Cartão, plano ou consulta avulsa: diferenças práticas
| Produto | Como paga | Risco financeiro | Rede | Para quem faz sentido |
|---|---|---|---|---|
| Cartão de desconto | Mensalidade/adesão + preço reduzido por ato | Usuário paga o procedimento | Credenciada pela empresa | Quem usa pouco e quer preço previsível na consulta |
| Plano de saúde | Mensalidade; pode ter coparticipação | Operadora assume risco | Regulada pela ANS | Quem precisa de cobertura ampla e proteção contra eventos caros |
| Particular avulso | Pagamento integral por ato | Usuário arca com tudo | Qualquer prestador que aceite direto | Consumo muito esporádico ou serviço muito específico |
Impactos esperados no mercado
Empresas que já adotam boas práticas podem se beneficiar, ao ganhar credibilidade e reduzir assimetria de informação. Modelos agressivos de venda, que prometem “cobertura” ou “reembolso”, devem perder espaço. Clínicas populares podem rever contratos e sinalização de preços.
Haverá custos de adaptação, sobretudo com compliance, auditoria de rede e sistemas de informação. Parte desses custos pode chegar ao consumidor na forma de mensalidades um pouco mais altas. Por outro lado, regras claras tendem a reduzir litígios e cancelamentos por frustração de expectativa.
Desafios para a ANS
A agência ganha dever de regular um universo com milhões de usuários e milhares de prestadores. A capacidade técnica e o quadro de pessoal ficam no centro do debate. A prioridade deve concentrar esforços em normas essenciais e fiscalização baseada em risco.

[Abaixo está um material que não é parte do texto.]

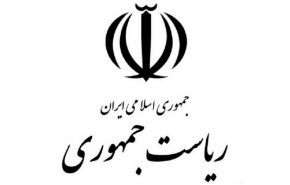 عدد صحیح ایجاد شغل در شبکه‌های اجتماعی 200 هزار است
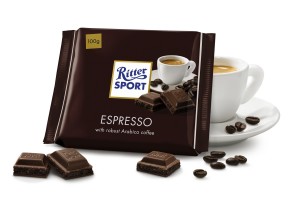 RitterSportExpresso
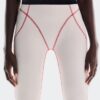 Dam Studio Tights FKA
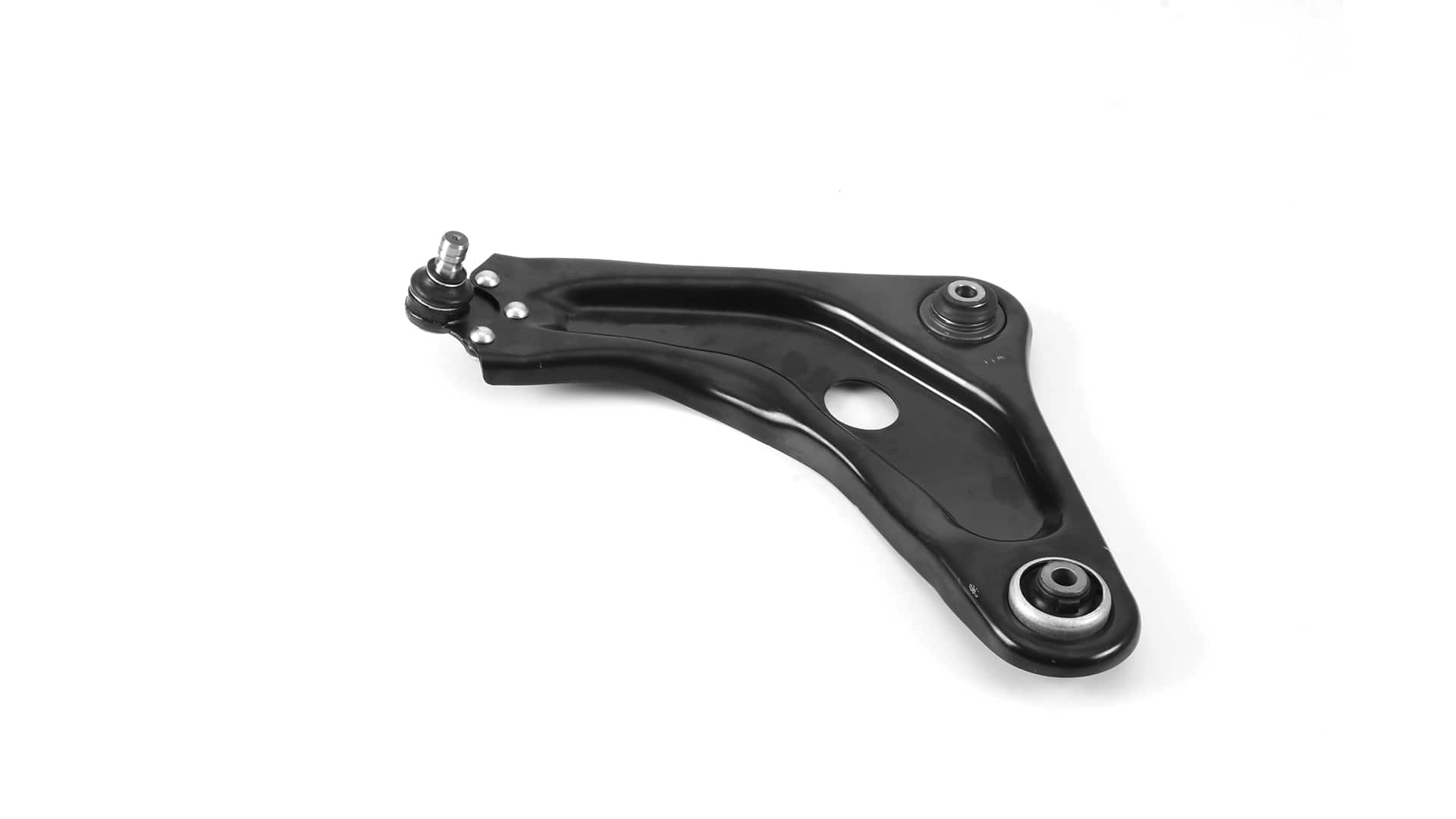 Querlenker VKDS 323181 B für DS
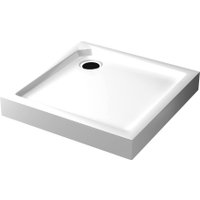 Душевой поддон RGW SMC-C W 12350199-01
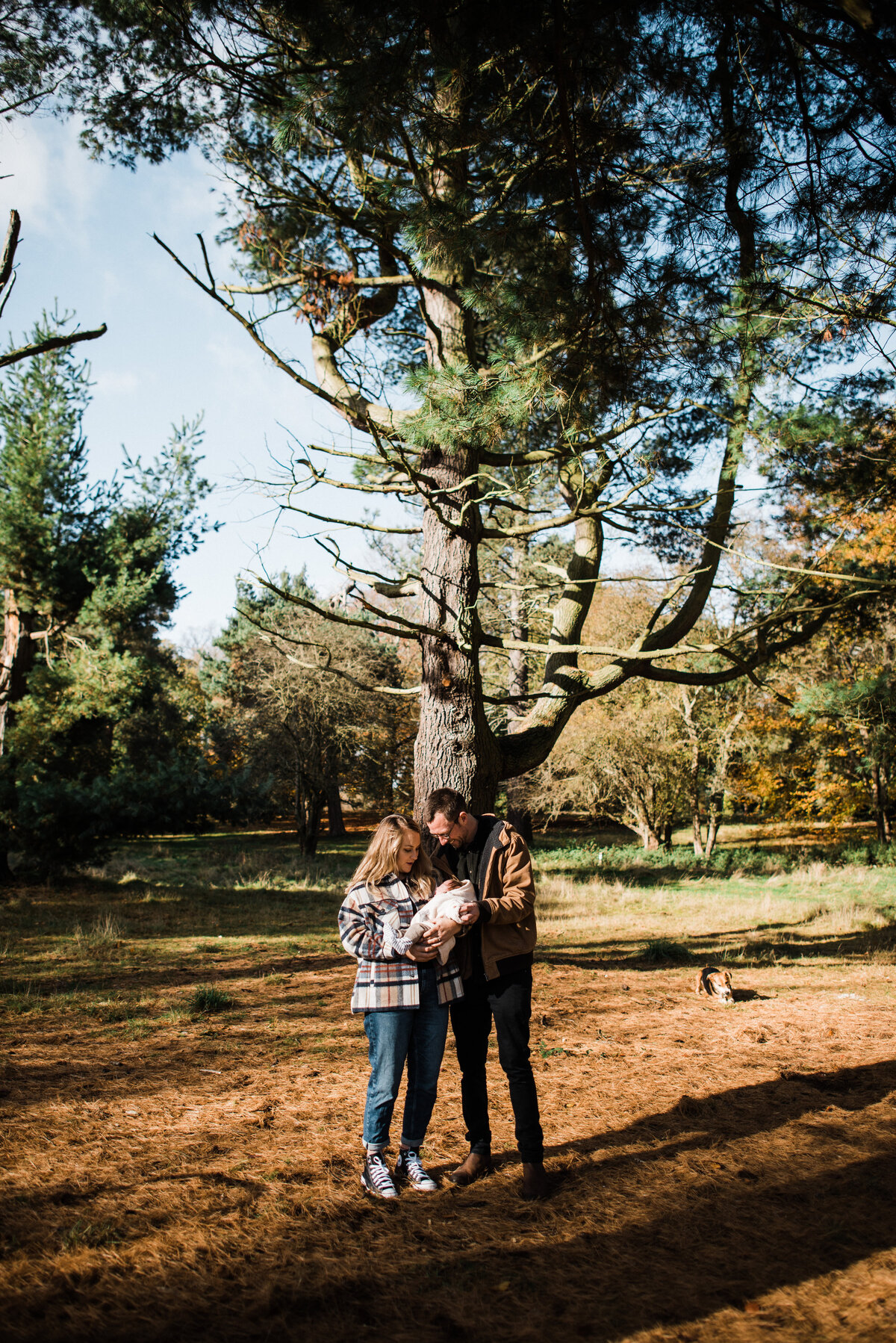 033_©foxmoonphotography2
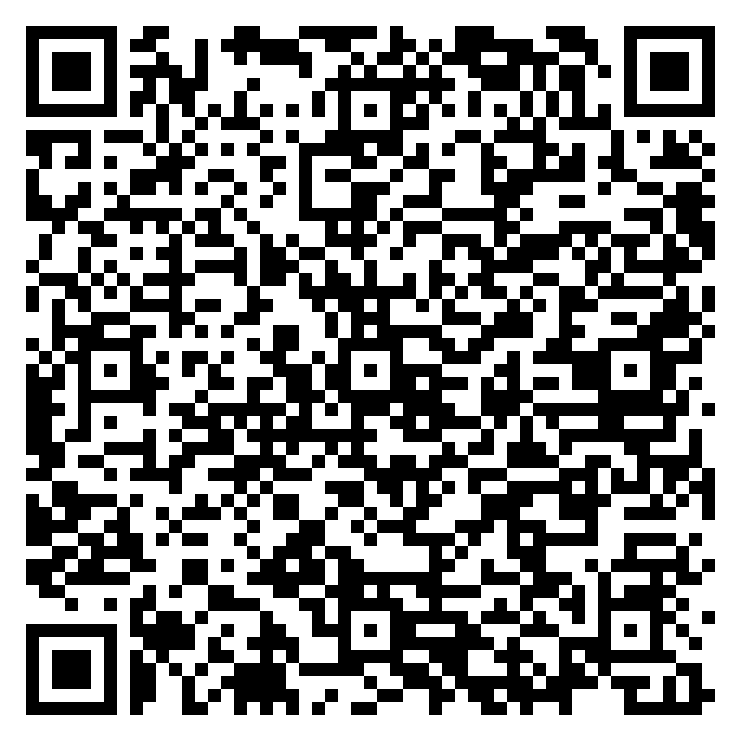 kod QR z danymi kontaktowymi 37049422500000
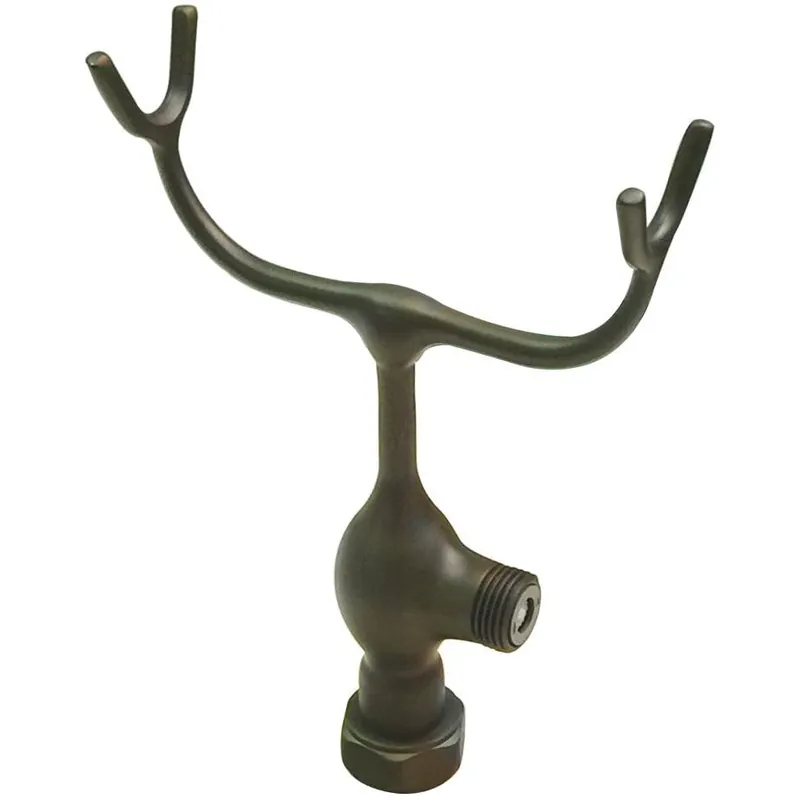ROHL 9.263834EB Cradle F/U.5380 Handshower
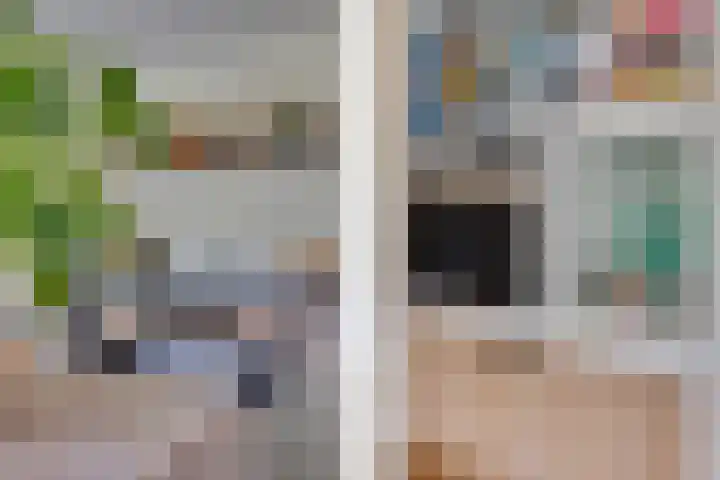 Warmelo 5 Leusden thumbnail 15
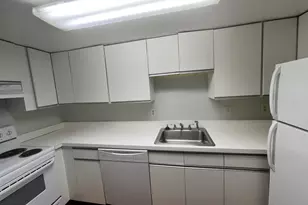 1515 U St NW, Washington, DC 20009 - Photo 6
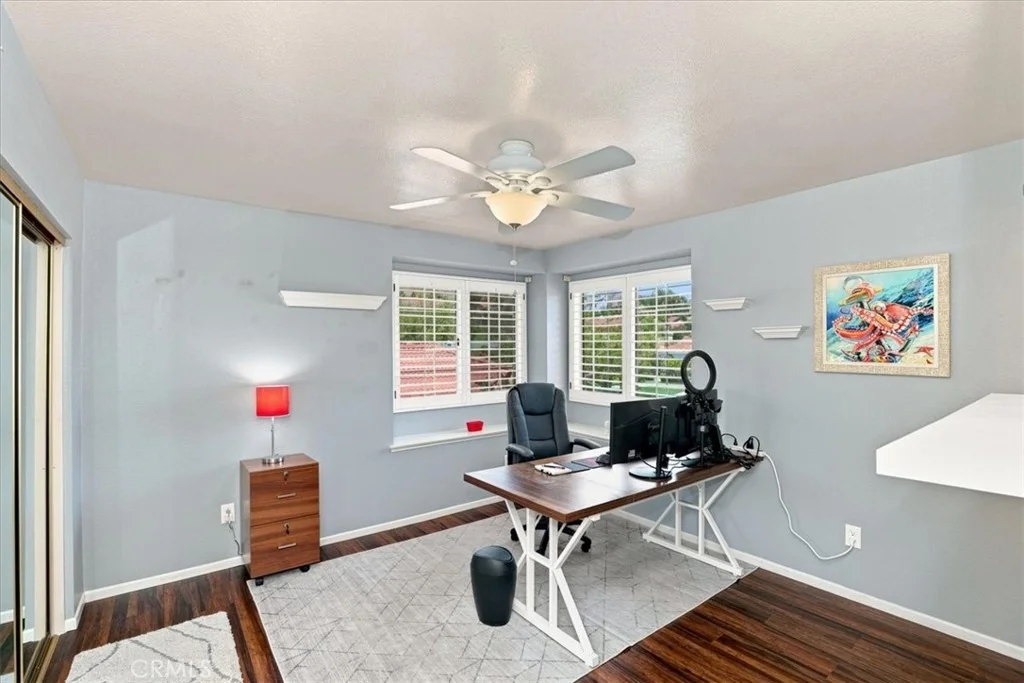 Photo of 7024 Roddick Drive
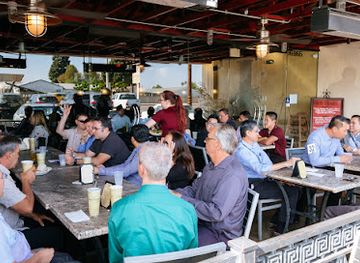 california/huntington-beach/restaurant/olive-pit-grill-huntington-beach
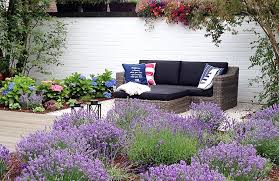 See 16,972 tripadvisor traveler reviews of 496 muenster restaurants and search by cuisine, price, location, and more. Ambiente Gartengestaltung In Munster Dortmund Und Paderborn Moderne Garten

Sem reforço de equipe e tecnologia, a regulação corre o risco de virar letra morta no papel.
Agenda regulatória possível
- Definição do que é “cartão de desconto” e lista de condutas proibidas.
- Padrão mínimo de contrato, com sumário destacando limites e preços.
- Cadastro nacional das empresas, com trilhas de auditoria e indicadores.
- Regra de descredenciamento e transparência de reajustes de mensalidade.
O que esperar do STF
O Supremo deve avaliar a competência regulatória e eventuais limites à intervenção do Judiciário sobre atos técnico-administrativos. Um entendimento favorável à ANS consolidará a fiscalização e reduzirá disputas repetitivas em instâncias inferiores.
Como avaliar sua adesão hoje
Antes de assinar, compare a mensalidade do cartão com os preços da clínica popular mais próxima. Some quantas consultas e exames você costuma fazer ao ano. Verifique a rede credenciada e confirme se o profissional atende nas datas que você precisa.
- Se você usa 2 a 3 consultas por ano, um cartão barato pode compensar.
- Se você faz tratamentos contínuos, um plano regulado tende a proteger melhor contra gastos altos.
- Se você só precisa de uma consulta pontual, a opção avulsa pode sair mais barata.
Simulação rápida
Imagine uma família que faz 3 consultas e 2 exames simples por ano. Um cartão cobra R$ 25 mensais e oferece consultas a R$ 60 (em vez de R$ 150). Com o cartão, o gasto anual seria R$ 300 de mensalidade + R$ 180 em consultas + R$ 120 em exames com desconto. Total: R$ 600. No particular, o total seria R$ 450 em consultas + R$ 300 em exames = R$ 750. A economia existe, mas depende do uso real e da rede.
Riscos e sinais de alerta para o consumidor
- Promessas de “cobertura total” ou “sem fila” sem detalhamento de rede e preço.
- Ausência de contrato ou impossibilidade de cancelar em até 7 dias na venda a distância.
- Rede reduzida, sem médicos de referência na sua cidade ou sem horários disponíveis.
- Venda casada com crédito, seguros ou assinaturas não solicitadas.
Transparência, preço claro por procedimento e rede verificável protegem seu bolso e evitam surpresas.
Se você já tem um cartão, guarde comprovantes, tire print da rede disponível e registre protocolos de atendimento. Em caso de propaganda enganosa, busque canais de defesa do consumidor e a ouvidoria da empresa. A futura regulação deve ampliar caminhos de reparação e punição a abusos.